The market-implied 1-standard-deviation range for BUR extends from approximately $3.09 on the downside to $5.23 on the upside. A BUR long strangle is the OTM cousin of the straddle: lower up-front cost but the underlying has to travel further past either OTM strike before the position turns profitable at expiration. Current BUR IV rank near 38.71% is mid-range against its 1-year distribution, so the IV signal is neutral; the strangle thesis on BUR should anchor more to the directional view and the expected-move geometry. As a Financial Services name, BUR options can move on sector-level news flow (peer earnings, regulatory updates, industry-specific macro data) in addition to BUR-specific events.

BUR strangle positions are structurally neutral / high-volatility (long premium, OTM); the modeled P&L assumes European-style exercise at expiration and ignores early assignment, transaction costs, dividends paid before expiry on the stock leg (when present), and the bid-ask spread on the listed chain. BUR positions also carry Financial Services sector concentration risk; news flow inside the sector (peer earnings, regulatory shifts, supply-chain headlines) can move BUR alongside the broader basket even when BUR-specific fundamentals are unchanged. Always rebuild the position from current BUR chain quotes before placing a trade.
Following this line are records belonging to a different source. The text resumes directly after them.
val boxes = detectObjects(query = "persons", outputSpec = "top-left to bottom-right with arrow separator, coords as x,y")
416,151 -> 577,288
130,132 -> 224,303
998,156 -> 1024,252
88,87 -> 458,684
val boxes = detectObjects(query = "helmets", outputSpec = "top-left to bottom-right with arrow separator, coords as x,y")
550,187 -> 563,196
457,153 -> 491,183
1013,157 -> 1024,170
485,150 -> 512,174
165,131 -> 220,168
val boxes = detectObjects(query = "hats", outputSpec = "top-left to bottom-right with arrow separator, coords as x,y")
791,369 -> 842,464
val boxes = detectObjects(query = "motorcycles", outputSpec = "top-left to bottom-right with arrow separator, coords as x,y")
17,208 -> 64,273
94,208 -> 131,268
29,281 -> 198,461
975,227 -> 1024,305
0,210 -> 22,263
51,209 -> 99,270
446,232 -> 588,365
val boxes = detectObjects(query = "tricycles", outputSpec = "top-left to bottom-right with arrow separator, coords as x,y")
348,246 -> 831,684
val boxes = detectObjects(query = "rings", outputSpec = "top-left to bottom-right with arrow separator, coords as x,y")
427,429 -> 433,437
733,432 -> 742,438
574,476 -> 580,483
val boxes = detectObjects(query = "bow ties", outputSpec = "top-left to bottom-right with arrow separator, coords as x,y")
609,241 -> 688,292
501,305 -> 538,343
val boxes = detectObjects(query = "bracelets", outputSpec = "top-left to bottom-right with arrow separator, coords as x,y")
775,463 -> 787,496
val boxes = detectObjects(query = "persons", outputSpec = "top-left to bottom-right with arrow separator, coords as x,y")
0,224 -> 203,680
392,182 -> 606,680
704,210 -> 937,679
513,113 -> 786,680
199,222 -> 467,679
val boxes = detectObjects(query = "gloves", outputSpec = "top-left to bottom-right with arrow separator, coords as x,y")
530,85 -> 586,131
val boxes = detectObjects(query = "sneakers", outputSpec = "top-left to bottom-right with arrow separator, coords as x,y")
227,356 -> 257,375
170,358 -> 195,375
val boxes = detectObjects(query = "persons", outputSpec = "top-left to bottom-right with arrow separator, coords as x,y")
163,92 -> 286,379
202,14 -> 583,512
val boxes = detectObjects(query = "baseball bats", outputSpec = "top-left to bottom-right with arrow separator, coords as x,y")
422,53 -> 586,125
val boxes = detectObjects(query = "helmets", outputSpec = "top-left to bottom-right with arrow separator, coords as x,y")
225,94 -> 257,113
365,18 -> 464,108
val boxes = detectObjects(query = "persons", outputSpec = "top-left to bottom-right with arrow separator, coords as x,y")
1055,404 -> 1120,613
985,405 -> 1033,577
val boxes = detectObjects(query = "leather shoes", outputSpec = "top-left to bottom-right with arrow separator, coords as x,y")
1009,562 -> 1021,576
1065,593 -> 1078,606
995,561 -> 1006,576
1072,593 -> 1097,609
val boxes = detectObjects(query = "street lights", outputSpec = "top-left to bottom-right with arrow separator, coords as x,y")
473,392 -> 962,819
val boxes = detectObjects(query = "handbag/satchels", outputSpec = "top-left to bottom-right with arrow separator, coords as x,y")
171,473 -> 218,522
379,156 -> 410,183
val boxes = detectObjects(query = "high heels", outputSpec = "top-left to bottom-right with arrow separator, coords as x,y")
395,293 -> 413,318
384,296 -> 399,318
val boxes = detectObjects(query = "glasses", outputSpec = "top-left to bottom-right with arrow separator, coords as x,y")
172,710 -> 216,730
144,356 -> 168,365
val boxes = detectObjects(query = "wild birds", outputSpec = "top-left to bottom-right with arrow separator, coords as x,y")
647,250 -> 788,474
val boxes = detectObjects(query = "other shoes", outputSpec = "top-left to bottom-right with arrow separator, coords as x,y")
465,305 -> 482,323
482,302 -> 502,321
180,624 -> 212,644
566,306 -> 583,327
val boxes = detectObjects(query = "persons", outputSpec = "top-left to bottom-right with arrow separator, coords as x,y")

Frequently asked questions

What is a strangle on BUR?
A strangle on BUR is the strangle strategy applied to BUR (stock). The strategy is structurally neutral / high-volatility (long premium, OTM): A long strangle buys an OTM call and an OTM put at offset strikes, cheaper than a straddle but requiring a larger underlying move to profit since both wings start out-of-the-money. With BUR stock trading near $4.16, the strikes shown on this page are snapped to the nearest listed BUR chain strike and the premiums come straight from the end-of-day bid/ask midpoint.
How are BUR strangle max profit and max loss calculated?
Upside max profit is unbounded; downside max profit is bounded at the put strike minus the combined debit (reached at zero). Max loss equals the combined debit times 100 (reached anywhere between the two OTM strikes). Two breakevens at call-strike plus debit and put-strike minus debit. For the BUR strangle priced from the end-of-day chain at a 30-day expiry (ATM IV 90.00%), the computed maximum profit is unbounded per contract and the computed maximum loss is unbounded per contract. Live intraday quotes will differ as the chain moves through the trading session.
What is the breakeven for a BUR strangle?
The breakeven for the BUR strangle priced on this page is no defined breakeven on the modeled curve at expiration, derived from end-of-day chain premiums. Breakeven is the underlying price at which the strategy's P&L crosses zero ignoring transaction costs and assignment risk. The current BUR market-implied 1-standard-deviation expected move is approximately 25.80%; if the move sits well outside the breakeven distance, the structure's risk-reward becomes correspondingly tighter.
When should you consider a strangle on BUR?
Strangles on BUR are the cheaper cousin of the straddle - traders use them when they want a large directional move but are willing to give up the inner-strike sensitivity in exchange for a lower up-front debit on the BUR chain.
How does current BUR implied volatility affect this strangle?
BUR ATM IV is at 90.00% with IV rank near 38.71%, which is mid-range against its 1-year history. Strategy selection depends more on directional thesis and expected move than on a strong IV signal.